# About this exercise
From the page on ontology for Big Systems, copy word for word the text between "What happens when" and "uploaded by users?", inclusive.

# Page extract
########################################
Ontology for Big Systems

Stories


There are many challenges and opportunities facing Big Systems today, ranging from how to deal with the deluge of Big Data, to how we can effectively leverage models in designing and understandig Big Systems. Additionally, successfully integrating multiple systems created by a dispersed and diverse group of people is still an outstanding challenge, alongside how to better foster interdisciplinary collaboration. The links below contain brief narrative sketches for each of the listed story themes, including links to the various groups or projects who are actively working on these challenges.
 
Challenges for Big Systems

As the term Big System covers a broad scope and includes many different communities, the summit focused on a set of challenges where ontology can provide value. Ontology can help not just model Big Systems and their components, but also guide how they can be connected to one another and combined to create new systems and services.

Big Data

One topic that has seen a lot of attention over the past couple of years, especially as the cost of computing has continued its exponential decline, is Big Data. While much of the buzz surrounding the Big Data wave has focused on figuring out how to handle its large volume, there are several other problems that must be addressed.

What happens when a molecular biologist wants to combine their big data with that of a geneticist? What if we want to combine several maps, say add Wikipedia entries to landmarks or pictures uploaded by users?

Designing Big Systems

To do any of these, we need to understand what the data is, that is, we need semantics. To successfully combine Big Data, we need meaning and this is where ontology comes in. Ontology provides a way of capturing the relevant meaning of the data, transforming it into knowledge and adding value.
########################################
# Data section

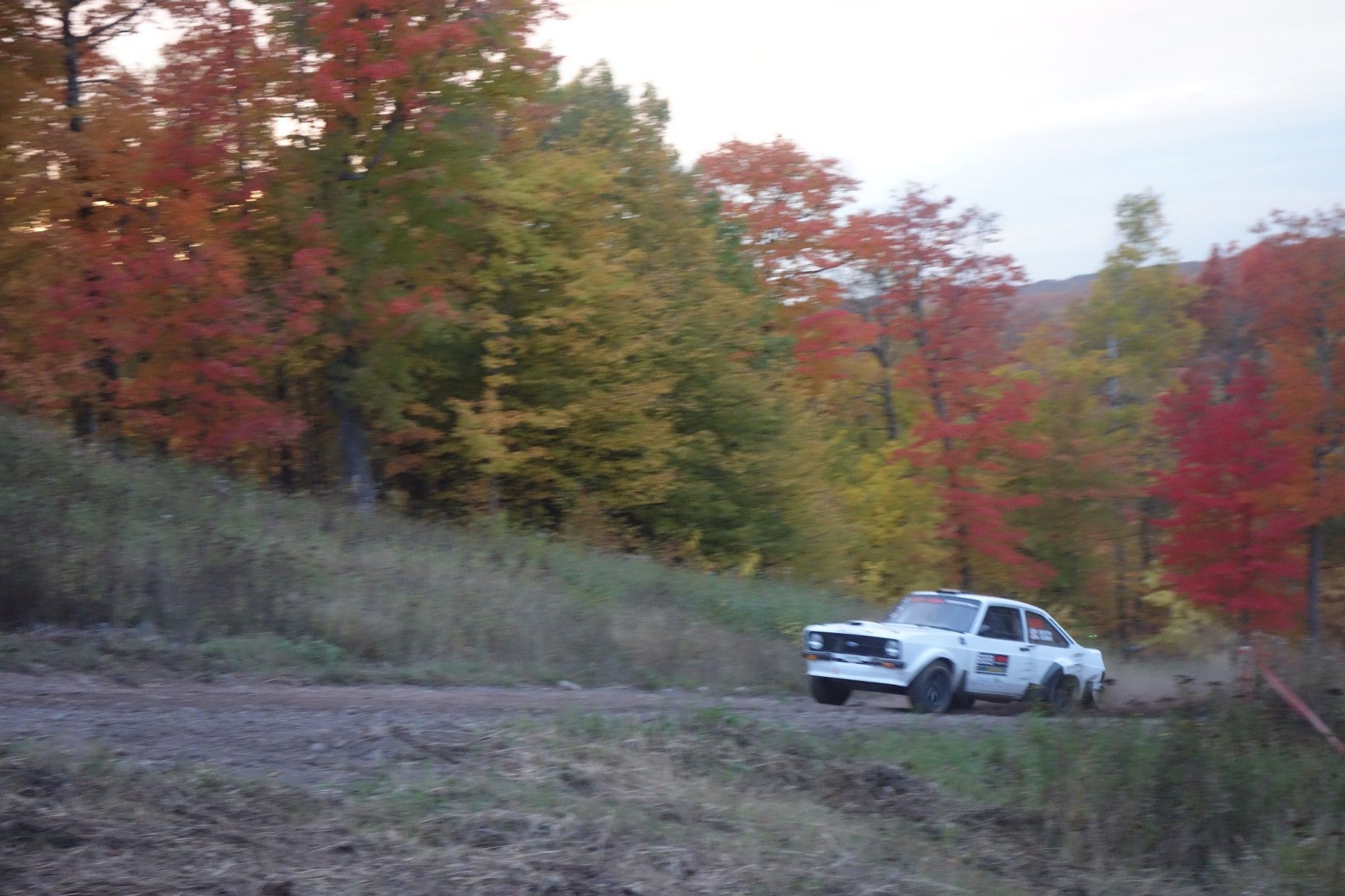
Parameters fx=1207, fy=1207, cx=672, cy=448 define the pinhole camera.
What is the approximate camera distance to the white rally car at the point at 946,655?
14.6m

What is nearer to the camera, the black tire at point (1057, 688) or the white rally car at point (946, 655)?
the white rally car at point (946, 655)

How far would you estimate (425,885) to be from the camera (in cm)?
610

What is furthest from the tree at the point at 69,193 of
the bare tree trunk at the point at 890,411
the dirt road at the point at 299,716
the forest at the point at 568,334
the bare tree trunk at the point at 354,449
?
the bare tree trunk at the point at 890,411

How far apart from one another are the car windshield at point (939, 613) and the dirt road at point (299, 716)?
1.25 metres

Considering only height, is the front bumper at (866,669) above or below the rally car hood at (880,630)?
below

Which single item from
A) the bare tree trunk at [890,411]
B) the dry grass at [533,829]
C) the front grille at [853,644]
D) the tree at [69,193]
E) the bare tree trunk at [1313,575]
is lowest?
the bare tree trunk at [1313,575]

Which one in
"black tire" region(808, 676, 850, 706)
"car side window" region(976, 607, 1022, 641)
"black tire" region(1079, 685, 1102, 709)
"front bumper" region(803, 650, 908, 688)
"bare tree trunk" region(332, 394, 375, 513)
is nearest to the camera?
"black tire" region(1079, 685, 1102, 709)

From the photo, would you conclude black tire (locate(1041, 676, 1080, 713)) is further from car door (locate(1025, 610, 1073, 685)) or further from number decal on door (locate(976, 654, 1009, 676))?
number decal on door (locate(976, 654, 1009, 676))

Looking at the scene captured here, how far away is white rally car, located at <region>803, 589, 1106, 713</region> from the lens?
577 inches

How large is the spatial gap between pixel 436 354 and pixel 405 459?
88.4 inches

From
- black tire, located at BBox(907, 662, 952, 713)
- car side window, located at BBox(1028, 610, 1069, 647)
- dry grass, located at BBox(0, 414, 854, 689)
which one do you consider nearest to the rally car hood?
black tire, located at BBox(907, 662, 952, 713)

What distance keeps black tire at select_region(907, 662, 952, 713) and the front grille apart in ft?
1.85

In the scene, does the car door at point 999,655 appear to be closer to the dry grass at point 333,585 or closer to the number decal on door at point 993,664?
the number decal on door at point 993,664

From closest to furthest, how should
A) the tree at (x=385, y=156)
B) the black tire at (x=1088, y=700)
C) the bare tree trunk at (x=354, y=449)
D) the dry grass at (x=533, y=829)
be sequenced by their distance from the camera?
the dry grass at (x=533, y=829) < the black tire at (x=1088, y=700) < the tree at (x=385, y=156) < the bare tree trunk at (x=354, y=449)
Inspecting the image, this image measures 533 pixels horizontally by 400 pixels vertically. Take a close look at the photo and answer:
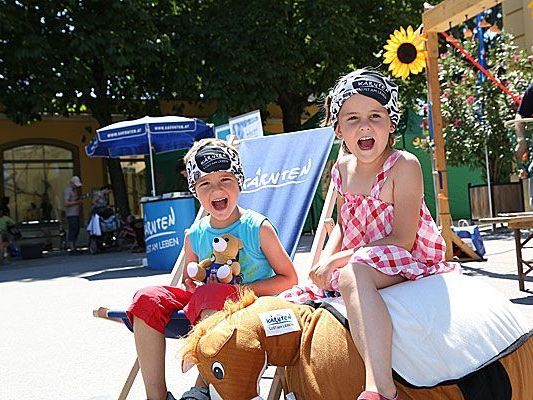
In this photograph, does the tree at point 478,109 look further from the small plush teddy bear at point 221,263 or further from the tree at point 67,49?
the small plush teddy bear at point 221,263

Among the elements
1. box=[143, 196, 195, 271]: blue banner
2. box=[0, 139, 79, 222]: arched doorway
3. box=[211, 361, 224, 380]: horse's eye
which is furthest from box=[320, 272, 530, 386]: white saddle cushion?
box=[0, 139, 79, 222]: arched doorway

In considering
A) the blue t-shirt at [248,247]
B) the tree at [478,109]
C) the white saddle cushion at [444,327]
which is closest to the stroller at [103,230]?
the tree at [478,109]

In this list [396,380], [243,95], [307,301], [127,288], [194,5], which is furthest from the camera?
[194,5]

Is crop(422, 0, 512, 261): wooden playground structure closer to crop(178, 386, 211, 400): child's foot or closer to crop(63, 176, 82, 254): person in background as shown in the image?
crop(178, 386, 211, 400): child's foot

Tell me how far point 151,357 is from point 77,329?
10.8 ft

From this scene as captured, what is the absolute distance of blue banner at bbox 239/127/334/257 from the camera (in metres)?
3.80

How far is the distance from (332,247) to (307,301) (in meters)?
0.36

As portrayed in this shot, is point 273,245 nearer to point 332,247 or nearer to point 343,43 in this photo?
point 332,247

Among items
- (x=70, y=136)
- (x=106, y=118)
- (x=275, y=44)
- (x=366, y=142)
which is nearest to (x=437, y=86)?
(x=366, y=142)

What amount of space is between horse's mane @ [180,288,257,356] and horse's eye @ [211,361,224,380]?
0.33ft

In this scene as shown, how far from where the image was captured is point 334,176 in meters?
2.78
########################################
# Response area
What happens when a molecular biologist wants to combine their big data with that of a geneticist? What if we want to combine several maps, say add Wikipedia entries to landmarks or pictures uploaded by users?